### Aim of the task
Please gather every line below that contains the word "lapel", and copy each of those lines out in full.

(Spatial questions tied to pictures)
- - - -

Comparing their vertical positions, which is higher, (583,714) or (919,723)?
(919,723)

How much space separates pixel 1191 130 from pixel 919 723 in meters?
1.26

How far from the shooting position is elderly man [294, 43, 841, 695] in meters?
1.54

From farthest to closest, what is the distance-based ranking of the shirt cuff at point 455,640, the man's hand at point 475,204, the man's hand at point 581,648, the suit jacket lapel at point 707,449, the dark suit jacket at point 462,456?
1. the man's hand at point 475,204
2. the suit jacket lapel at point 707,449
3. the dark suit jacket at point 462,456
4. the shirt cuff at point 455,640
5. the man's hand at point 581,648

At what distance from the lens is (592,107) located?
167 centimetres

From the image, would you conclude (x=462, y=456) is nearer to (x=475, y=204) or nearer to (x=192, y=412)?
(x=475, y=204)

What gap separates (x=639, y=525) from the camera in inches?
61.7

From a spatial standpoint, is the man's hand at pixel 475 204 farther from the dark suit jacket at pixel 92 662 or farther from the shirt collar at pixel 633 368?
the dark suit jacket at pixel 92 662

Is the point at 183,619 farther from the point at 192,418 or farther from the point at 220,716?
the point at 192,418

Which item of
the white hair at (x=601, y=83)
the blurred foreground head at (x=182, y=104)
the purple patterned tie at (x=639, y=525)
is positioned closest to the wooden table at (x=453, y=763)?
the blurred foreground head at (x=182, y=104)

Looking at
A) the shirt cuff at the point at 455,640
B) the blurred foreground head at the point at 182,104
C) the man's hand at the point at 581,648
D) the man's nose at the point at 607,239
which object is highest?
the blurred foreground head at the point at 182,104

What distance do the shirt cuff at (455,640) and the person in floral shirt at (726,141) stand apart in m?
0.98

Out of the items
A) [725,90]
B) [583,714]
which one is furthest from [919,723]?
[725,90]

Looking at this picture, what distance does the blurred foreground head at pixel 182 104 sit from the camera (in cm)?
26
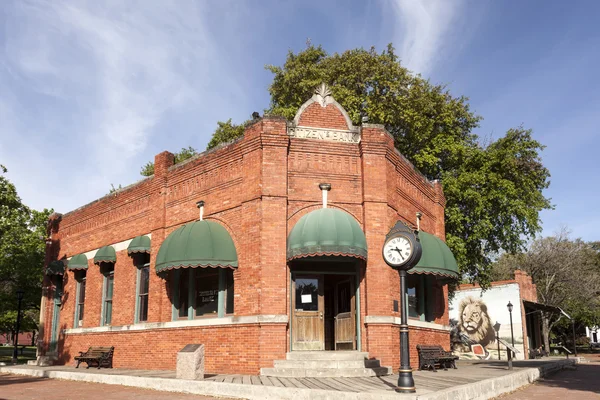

- - - -

### Solution to the exercise
From farthest to closest, what is the distance-based ranking of the shirt cuff at point 455,640, the man's hand at point 475,204, the man's hand at point 581,648, the suit jacket lapel at point 707,449, the dark suit jacket at point 462,456?
2. the suit jacket lapel at point 707,449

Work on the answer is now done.